TEXT:
______________________________

Triffin dilemma and loss of confidence in the US
dollar
From the 1960s, there was a widespread concern of the
sustainability of the Bretton Woods system of using national currencies as
reserve assets. This was most closely associated with the Triffin dilemma,
which predicted a loss of confidence in the gold value of the U.S. dollar as
the value of liquid claims on the United States in the form of dollar foreign
exchange reserves increased. Triffin argued for the need to choose the rate
of global reserve growth collectively rather than allow it to be a by-product
of national decisions.
The SDR Substitution Account (1)
The IMF created the SDR (Special Drawing Rights) Substitution
Account in 1969. T he core idea of the SDR is that the SDR
Substitution Account Central Banks allows to diversify their existing dollar
reserves in a one-time conversion away from the dollar into IMF’s SDR,
comprised of the US dollar, European euro, Japanese yen and British pound, in
an off-market transaction, so as not to depress the dollar’s exchange
rate.
By public introduction careful terminology avoided the
label of reserve asset and suggested that the SDR was designed to add to
rather than replace existing (dollar) reserves. This was pure cosmetic.
2016 is like 1978 all over again, with other
actors
Since March 1973, exchange rates have become much more
volatile and less predictable than they were between 1945 and 1973, due to
among other things:
- The “Nixon shock”, termination in 1971
of the gold standard.

______________________________

INPUT DATA:
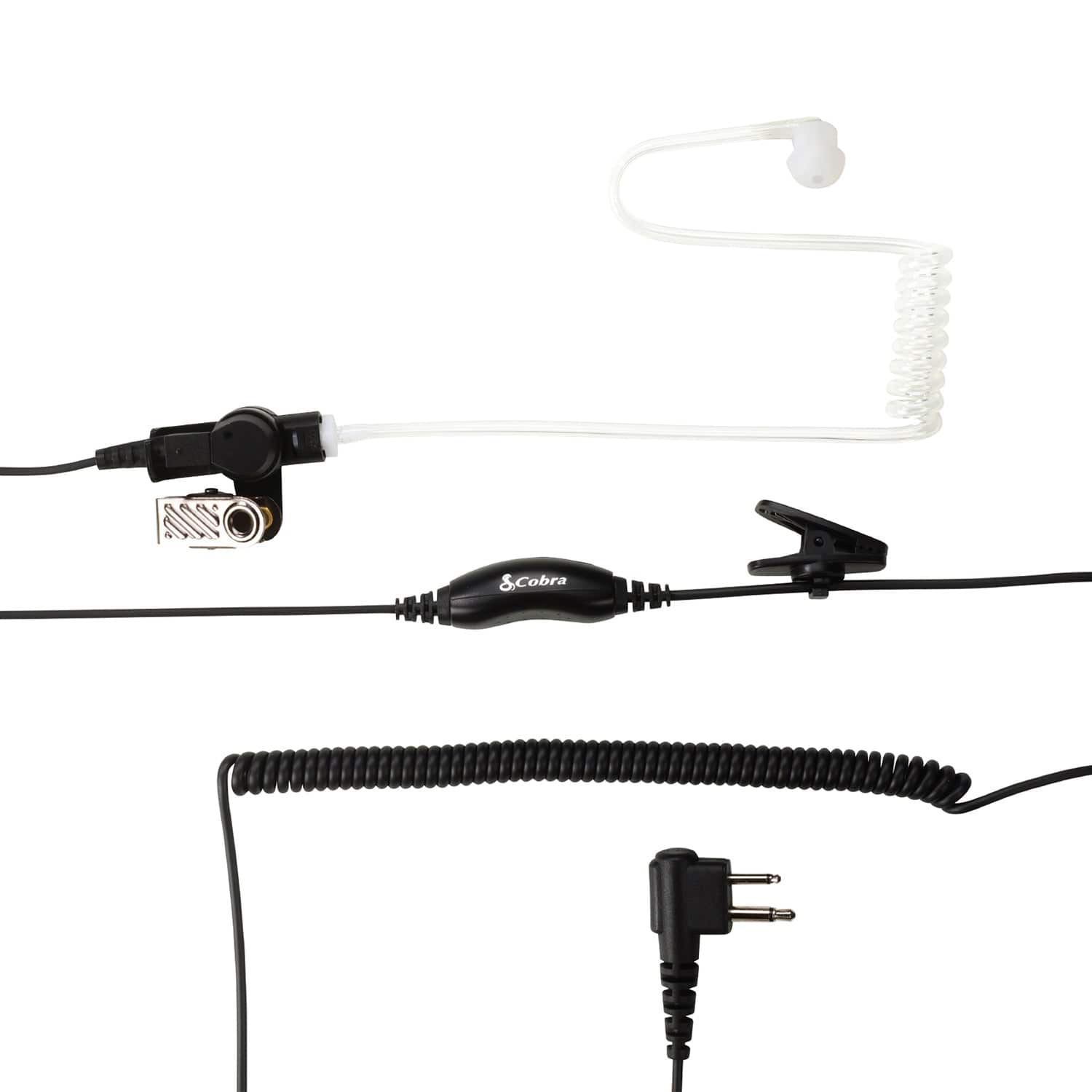 Cobra Surveillance Earpiece for Cobra Performa 400/450 2-Way Handheld Business Radios and Select Non-Cobra Devices, 0010097-1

______________________________

WORK TASK 1:
Answer each question from the Triffin dilemma text:
(a) In what year did the IMF create the SDR Substitution Account?
(b) Which four currencies does the SDR comprise?
(c) What name does the text give to the 1971 termination of the gold standard?
WORK TASK 2:
Does each statement agree with the Triffin dilemma text? Answer yes or no, quoting the words that decide it.
(a) Triffin wanted the rate of global reserve growth left to national decisions.
(b) The conversion into the SDR was to happen off-market so the dollar's exchange rate would not be depressed.
(c) Exchange rates have been more predictable since March 1973 than they were between 1945 and 1973.
The listing above is separate material from the Triffin dilemma text.

WRITTEN REPLY 1:
(a) 1969
(b) The US dollar, the European euro, the Japanese yen and the British pound
(c) The "Nixon shock"

WRITTEN REPLY 2:
(a) No: "Triffin argued for the need to choose the rate of global reserve growth collectively rather than allow it to be a by-product of national decisions."
(b) Yes: "in an off-market transaction, so as not to depress the dollar’s exchange rate."
(c) No: "Since March 1973, exchange rates have become much more volatile and less predictable than they were between 1945 and 1973"